Foto di Gabriele Galimberti. La municipalità di Milano ha avviato la santificazione delle strade per prevenire la diffusione del coronavirus.

Quattro cose semplici che vi possono salvare la vita

Con il progredire dell'epidemia di coronavirus, le misure di contenimento del adottate in Italia vengono replicate in diversi Paesi europei. Vivendo e lavorando a Milano, i nostri giornalisti Gea, 40 anni, temperatura 36,4, e Gabriele, 42 anni, primi sintomi di influenza, temperatura 37, già da una settimana stanno vivendo la quarantena. Hanno un messaggio per voi.
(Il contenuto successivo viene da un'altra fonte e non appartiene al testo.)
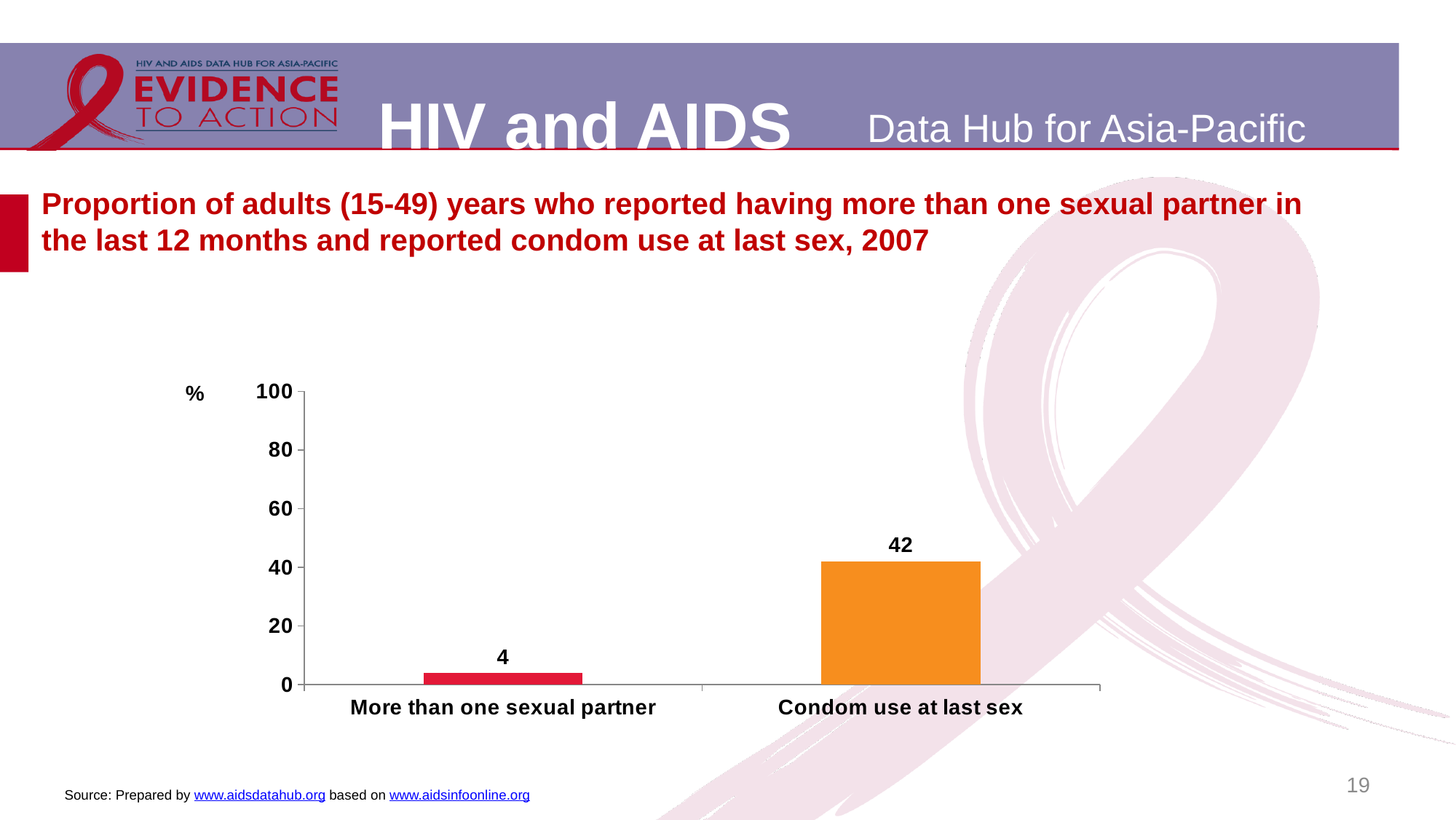
Is the value for 'More than one sexual partner' greater or less than 20? less What is the value for 'More than one sexual partner'? 4 Which category has the lowest value? More than one sexual partner What is the difference between the values for 'Condom use at last sex' and 'More than one sexual partner'? 38 What is the value for 'Condom use at last sex'? 42 Which category has the highest value? Condom use at last sex Which is larger: the value for 'More than one sexual partner' or the value for 'Condom use at last sex'? Condom use at last sex What kind of chart is shown on the slide? Bar chart What unit is shown on the y axis of the chart? % What colour is the bar for 'Condom use at last sex'? Orange How many categories are shown on the chart? 2 Is the value for 'Condom use at last sex' greater or less than 40? greater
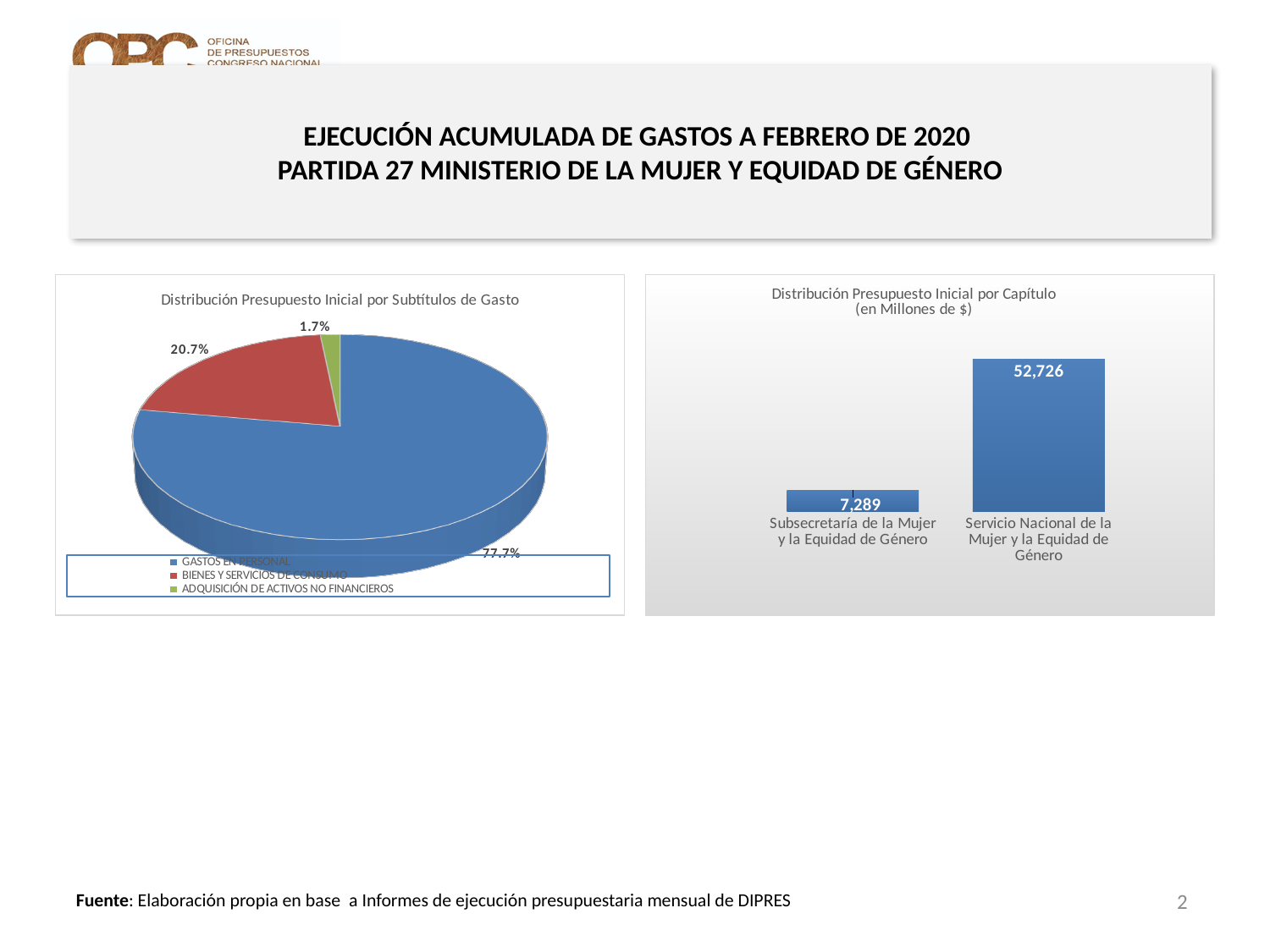
In the chart 'Distribución Presupuesto Inicial por Capítulo', what is the value for Subsecretaría de la Mujer y la Equidad de Género? 7,289 In the chart 'Distribución Presupuesto Inicial por Subtítulos de Gasto', what share does ADQUISICIÓN DE ACTIVOS NO FINANCIEROS have? 1.7% What kind of chart is 'Distribución Presupuesto Inicial por Subtítulos de Gasto'? Pie chart What kind of chart is 'Distribución Presupuesto Inicial por Capítulo'? Bar chart In the chart 'Distribución Presupuesto Inicial por Subtítulos de Gasto', which category has the smallest slice? ADQUISICIÓN DE ACTIVOS NO FINANCIEROS In the chart 'Distribución Presupuesto Inicial por Capítulo', what is the value for Servicio Nacional de la Mujer y la Equidad de Género? 52,726 In the chart 'Distribución Presupuesto Inicial por Subtítulos de Gasto', what share does GASTOS EN PERSONAL have? 77.7% How many categories does the legend of 'Distribución Presupuesto Inicial por Subtítulos de Gasto' list? 3 In the chart 'Distribución Presupuesto Inicial por Subtítulos de Gasto', which category has the largest slice? GASTOS EN PERSONAL In the chart 'Distribución Presupuesto Inicial por Subtítulos de Gasto', what share does BIENES Y SERVICIOS DE CONSUMO have? 20.7% In the chart 'Distribución Presupuesto Inicial por Capítulo', what unit is stated in the title? Millones de $ In the chart 'Distribución Presupuesto Inicial por Capítulo', what is the difference between Servicio Nacional de la Mujer y la Equidad de Género and Subsecretaría de la Mujer y la Equidad de Género? 45,437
Il bar dove vado tutti i giorni, sotto casa, ha l’aria di un posto abbandonato in fretta e furia, come per scappare a una catastrofe. È chiuso da una settimana, e mi sembra un’eternità: quasi fatico a ricordare l’ultima volta che sono entrata a bere una birra.


Ma ho infine accettato che potrebbero davvero volerci mesi prima di tornarci: Milano sembra una città in guerra, sigillata nella propria paura e solitudine, senza tempo e aspettative.
Eppure so che il problema non è solo nostro: noi siamo solo più avanti rispetto agli altri. Il coronavirus avanza in tutta Europa e altri potrebbero vivere quello che tocca a noi.